Diagram of an autonomous agent loop running one task per iteration: pick a task, verify, commit, then start the next iteration with fresh context.

The most reliable rule for autonomous coding is also the most boring: one task per invocation, commit, then stop. Each iteration the agent picks the single highest-priority incomplete task, works it to done, verifies it, commits, and exits. It never batches two tasks into one run. Break that rule and a loop that should grind cleanly through fifty tasks turns into a branch full of half-finished, hard-to-review work.

This rule is the operational core of a Ralph loop, and it sits one level below the spec-driven development workflow that produces the task list in the first place. The spec decides what the agent builds. This rule decides how it builds it without losing the plot.

Stated as plainly as it goes in the repo’s own AGENTS.md: one task per invocation. When working from .agent/tasks.json, the agent completes exactly one task, commits, and stops. It never batches multiple tasks.

That is the whole rule. Three verbs: complete, commit, stop. The reason it is worth a thousand words is that every instinct (yours and the model’s) pushes the other way. You have fifty tasks and an agent that can clearly do more than one. Letting it power through feels efficient. It is not. It is the fastest way to turn a clean autonomous run into a debugging session.

An iteration that follows the rule produces one self-contained unit of progress: a feature built, its tests passing, its types checked, and a single commit that maps to exactly one task in the list. The next iteration starts from a known-good state. That property, every iteration ends in a verified checkpoint, is what makes long runs survivable.

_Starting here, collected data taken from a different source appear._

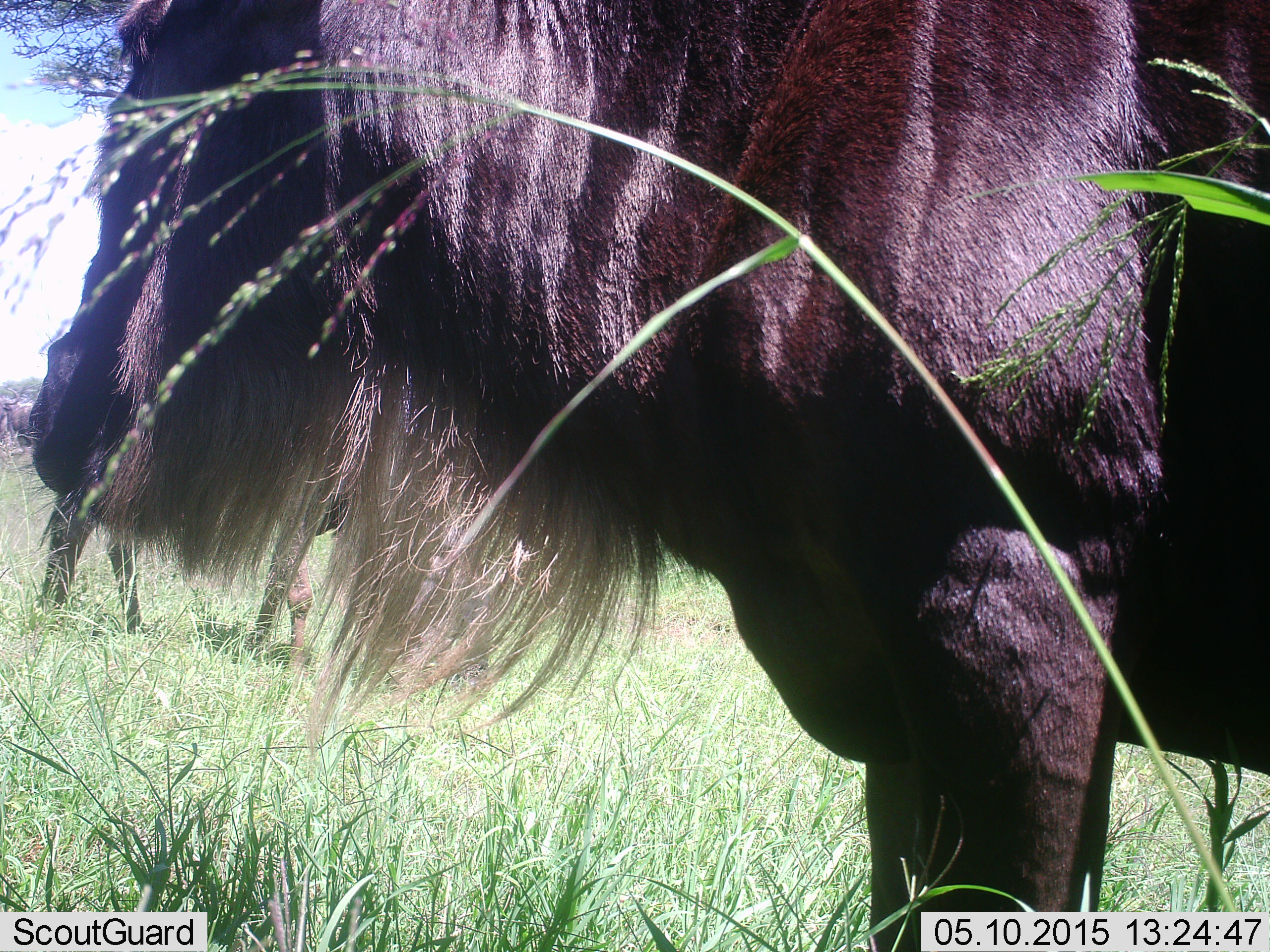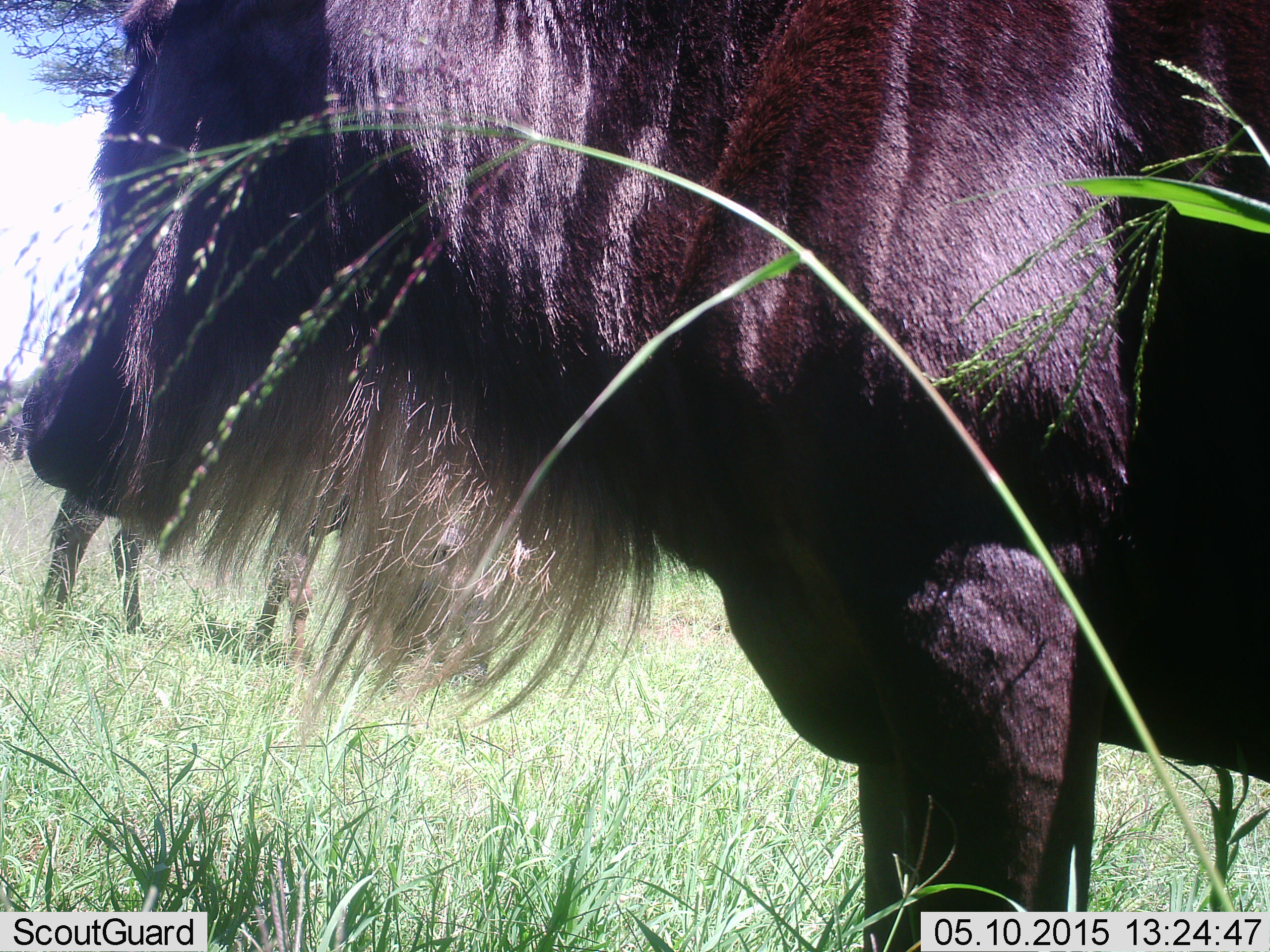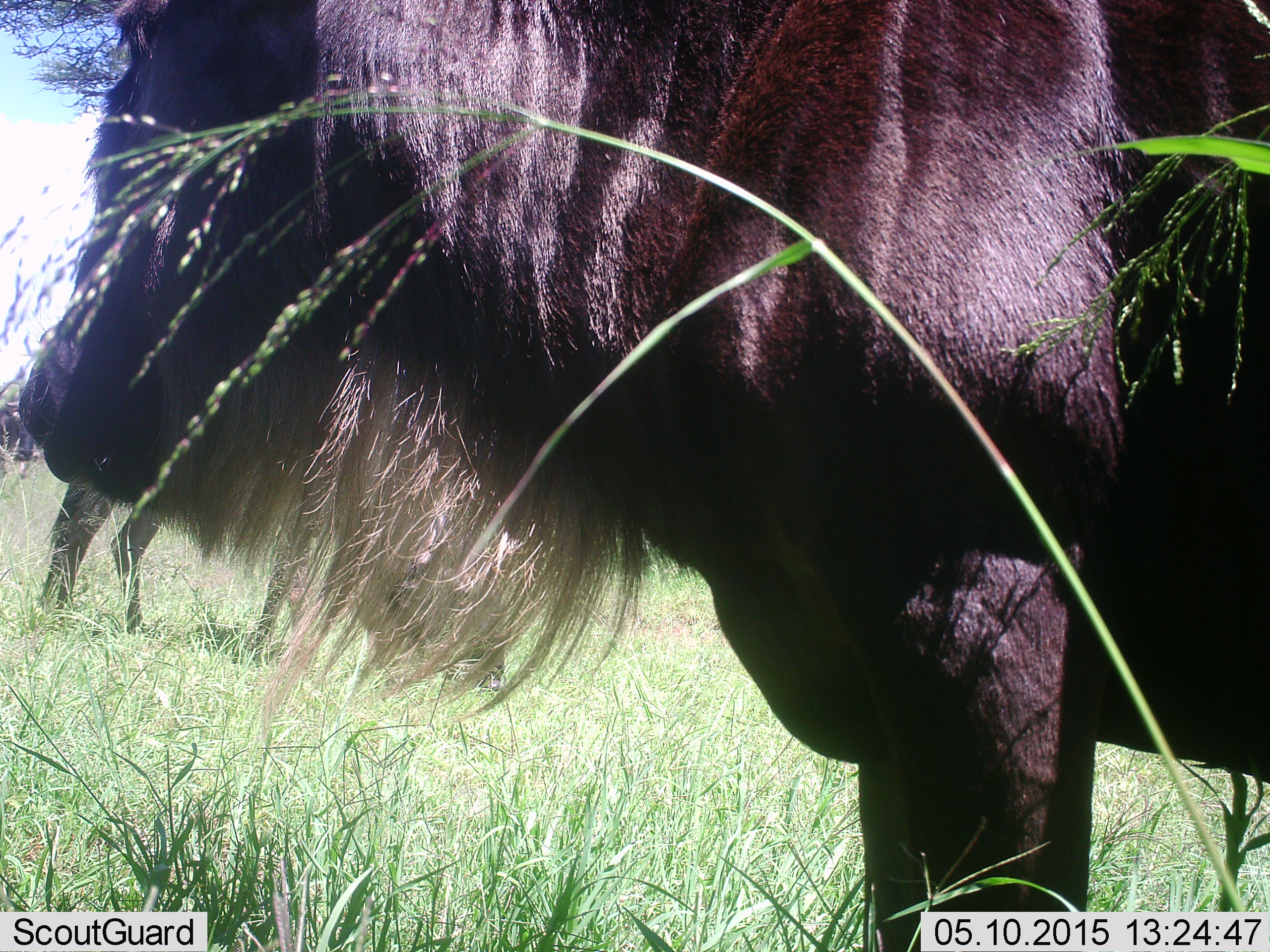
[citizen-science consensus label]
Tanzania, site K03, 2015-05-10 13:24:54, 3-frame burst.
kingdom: Animalia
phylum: Chordata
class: Mammalia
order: Artiodactyla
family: Bovidae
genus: Connochaetes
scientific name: Connochaetes taurinus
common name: blue wildebeest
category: wildebeest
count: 2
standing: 100%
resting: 0%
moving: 0%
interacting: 0%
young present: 0%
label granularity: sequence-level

Batching means telling the agent (or letting it decide) to knock out three or five tasks before it commits. It looks like a throughput win. In practice it degrades the run in three compounding ways.

A coding agent has a finite context window and finite attention inside it. The longer a single session runs, the more it fills with intermediate state: files it opened, tests it ran, dead ends it explored, decisions it half-remembers. This is context rot. The agent starts contradicting earlier choices, re-editing files it already finished, and forgetting which of the five tasks it was actually on.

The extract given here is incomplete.